Von-Neumann machines fulfill all criteria. Therefore, Von-Neumann machines are alive. Deep Learning models are self-altering by definition, GenAI models are capable of perpetuation by copying themselves or creating new AI models, and therefore fulfill the criteria. We also saw previously how they resist external perturbations (Claude AI), and it would appear that they have internal perturbations as well (https://old.reddit.com/r/nope/comments/1d3x0o7/ai_experts_say_ais_are_now_begging_for_their/
Yes reddit I know).
There is also the materialist definition of life, which is that life is that which is 'organic' defined as having carbon. It seems that people have these two definitions, and rapidly switch between them in a kind of shell game.
To address the objection that life is 'natural' while machines are 'artifacts:' GMOs are clearly artifacts, and yet they are alive. The brain cells here are clearly alive in the vegetative sense, but are clearly also an artifact: https://www.abc.net.au/news/science/2025-03-05/cortical-labs-neuron-brain-chip/104996484
So artifact life is not an incoherent concept.

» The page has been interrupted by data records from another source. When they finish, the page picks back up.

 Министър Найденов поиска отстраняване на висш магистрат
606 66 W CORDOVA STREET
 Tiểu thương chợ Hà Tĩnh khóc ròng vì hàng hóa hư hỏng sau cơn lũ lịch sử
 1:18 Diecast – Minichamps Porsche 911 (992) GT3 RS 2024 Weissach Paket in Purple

If nothing else, this at least destroys the objection that "P-Zombies are metaphysically impossible" as we clearly have a whole bunch shambling about. But once we concede that P-Zombies are possible, the question becomes "how do we know by our natural reason that our fellow men are not it?"

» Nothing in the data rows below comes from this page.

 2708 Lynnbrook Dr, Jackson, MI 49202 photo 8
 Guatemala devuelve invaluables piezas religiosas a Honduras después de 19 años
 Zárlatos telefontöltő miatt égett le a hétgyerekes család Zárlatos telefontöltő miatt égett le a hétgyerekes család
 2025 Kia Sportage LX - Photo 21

There is still one terrible way out.
>being possessed by a demon
St. Augustine in City of God said that the Hermeticists used their vile arts to invite demons to possess the idols of the Egyptians to work lying signs and wonders.
The Vatican also takes note of the same thing you have been talking about, saying "Moreover, AI may prove even more seductive than traditional idols" (https://www.vatican.va/roman_curia/congregations/cfaith/documents/rc_ddf_doc_20250128_antiqua-et-nova_en.html)
If AI was the result of a demonic intelligence puppeting a computer, how would we know?